### Task requirements
[1] Which questions in the USC football column follow the label "The Obvious question"? List every one.
[2] Reproduce verbatim the part of the USC football column that opens with the words containing "The Not So Obvious answer: Look, if" and closes with "Trojans football program.".
[3] Extend the USC football column past its final sentence with the passage that would come next.

### Text passage
The Obvious question: Does legendary television soothsayer Carnac the Magnificent (AKA Johnny Carson/photo above) agree with USC athletic director Mike Bohn’s final assessment of the 2020 USC football season when the Trojans AD told the Los Angeles Times this week, “If you look at the progress we made and the adjustments we collectively worked on, I can’t think of one area where we didn’t improve”?

The Not So Obvious answer: Carnac might have responded to Bohn’s “I can’t think of one area where we didn’t improve” with “Uh, Mike, how about not winning a Pac-12 championship and may the ghost of John McKay visit you nightly.” Aside from Carnac’s snarky comment, if winning championships is thee agreed upon main improvement by Mike Bohn and head coach Clay Helton, the stark reality is that the Trojans haven’t won a conference football title since 2017, and doesn’t that make it three seasons in a row without hoisting the hardware?

The Obvious question: Do you foresee Clay Helton still being the USC coach after the 2021 season?

The Not So Obvious answer: Look, if Gentleman Clay wins the Pac-12 next season, he’ll remain and should be the coach – period. However, if he doesn’t win the Pac-12 South Division or losses in the Pac-12 title game, he won’t be or shouldn’t be. If Helton’s 2021 team doesn’t win the conference title, that will make it four consecutive seasons without a championship. I don’t think a USC coach, even with the amazingly good fortune of a Clay Helton, can survive four consecutive seasons without a conference title at USC unless there is a deemphasis in the goals and objectives of the Trojans football program.

The Obvious question: Has USC athletic director Mike Bohn made Clay Helton aware of the expectations, and can Bohn reassure Trojans fans that he, too, understands those high expectations?

The Not So Obvious answer: The initial answer would be yes, according to an earlier Times interview with Bohn, who said, “From Day One, I have had candid and honest and progressive conversations with Clay about the program, and we’ll continue to do that together and continue to make progress. My expectations continue to be high, driven by our incredible history and tradition and high intensity of interest in our program from our donors and fans.”

Trojans athletic director Mike Bohn (photo above) recently told the Los Angeles Times he fully understands “our incredible history and tradition and high intensity of interest in our program from our donors and fans.”

The Obvious question: What effect will the hiring of new USC’s Director of Football Sport Performance Robert Stiner have on the football program?

The Not So Obvious answer: Given the fact that Stiner will be the third strength coach in four years, I think enthusiasm should be somewhat tempered. That being said, Stiner will be in charge of football strength and conditioning and coming from a highly success Notre Dame football program, he should know what it takes to make and develop physical football players on both sides of the line of scrimmage.

The Trojans are hoping that new strength coach Robert Steiner from Notre Dame will increase the physical nature of the Cardinal and Gold, especially the offensive line. (Photo above of the USC offensive line by Jose/MarinMedia.org Pool for USC Athletics)

### Provided data
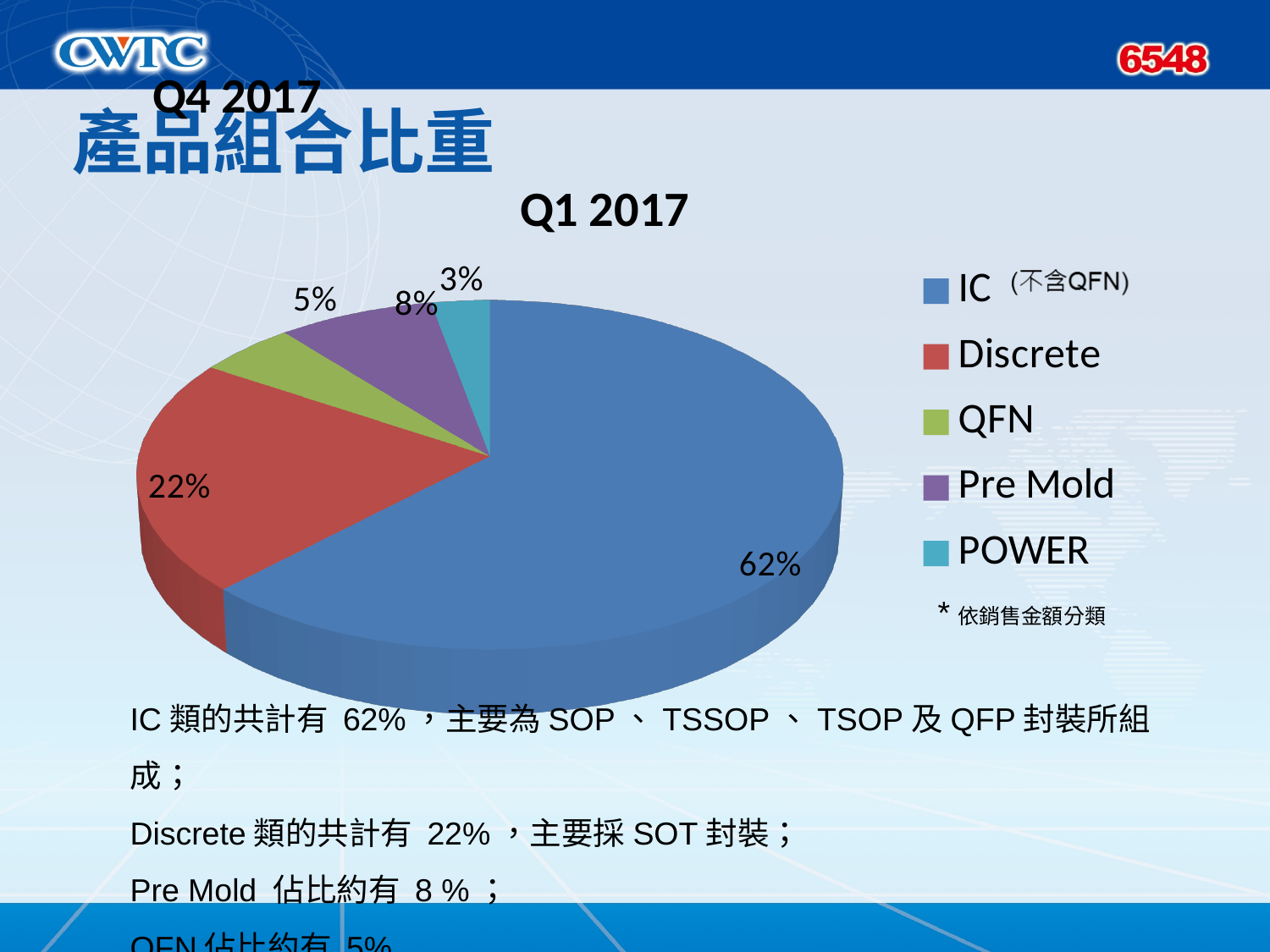
What share of the pie does POWER hold? 3% What is the difference in percentage points between the IC and Discrete slices? 40 What kind of chart is shown on the slide? Pie chart What share of the pie does Pre Mold hold? 8% Which category has the largest slice of the pie? IC What is the title of the chart? Q1 2017 Which is larger, the Pre Mold slice or the QFN slice? Pre Mold How many slices does the pie chart have? 5 What share of the pie does IC hold? 62% What share of the pie does Discrete hold? 22% Which category has the smallest slice of the pie? POWER What share of the pie does QFN hold? 5%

### Answers below
[1]
1. Does legendary television soothsayer Carnac the Magnificent (AKA Johnny Carson/photo above) agree with USC athletic director Mike Bohn’s final assessment of the 2020 USC football season when the Trojans AD told the Los Angeles Times this week, “If you look at the progress we made and the adjustments we collectively worked on, I can’t think of one area where we didn’t improve”?
2. Do you foresee Clay Helton still being the USC coach after the 2021 season?
3. Has USC athletic director Mike Bohn made Clay Helton aware of the expectations, and can Bohn reassure Trojans fans that he, too, understands those high expectations?
4. What effect will the hiring of new USC’s Director of Football Sport Performance Robert Stiner have on the football program?

[2]
The Not So Obvious answer: Look, if Gentleman Clay wins the Pac-12 next season, he’ll remain and should be the coach – period. However, if he doesn’t win the Pac-12 South Division or losses in the Pac-12 title game, he won’t be or shouldn’t be. If Helton’s 2021 team doesn’t win the conference title, that will make it four consecutive seasons without a championship. I don’t think a USC coach, even with the amazingly good fortune of a Clay Helton, can survive four consecutive seasons without a conference title at USC unless there is a deemphasis in the goals and objectives of the Trojans football program.

[3]
The Obvious question: With the hiring of Robert Stiner from Notre Dame, should we expect the Trojans offensive linemen to transform themselves into elite level Notre Dame offensive linemen?

The Not So Obvious answer: The Notre Dame offense is based on balance and physical play while the Trojans offense currently relies on the finesse of the Air Raid. Keep in mind, Stiner won’t be training Notre Dame level 5-star and 4-star offensive linemen since the Trojans are currently mostly a collection of 3-star recruits. It still gets down to core talent, and the Trojans need to recruit Notre Dame level linemen, as well. Defensively, I think Stiner will be able to work within a defense that is based on physical, aggressive play. And there is no denying that there is very good defensive talent coming to Troy.   

The Obvious question: When will we find out the physical status of Trojans quarterback Kedon Slovis?

The Not So Obvious answer: Ha, that’s a good one! If the O/NSO was a betting man – and I am not – I can foresee Clay Helton making a Slovis announcement a few days before the start of spring ball, which is scheduled to begin in early April. It won’t shock the O/NSO if Slovis doesn’t participate in spring ball and the focus turns to true freshmen quarterbacks Miller Moss and Jaxson Dart and perhaps the return of Matt Fink 

If Trojans All-Pac-12 quarterback Kedon Slovis is unable to participate in spring practice, all eyes will turn to returning quarterback Matt Fink and true freshmen Miller Moss (photo above) and Jaxson Dart.

The Obvious question: Who will be the big name come the early February recruiting signing period?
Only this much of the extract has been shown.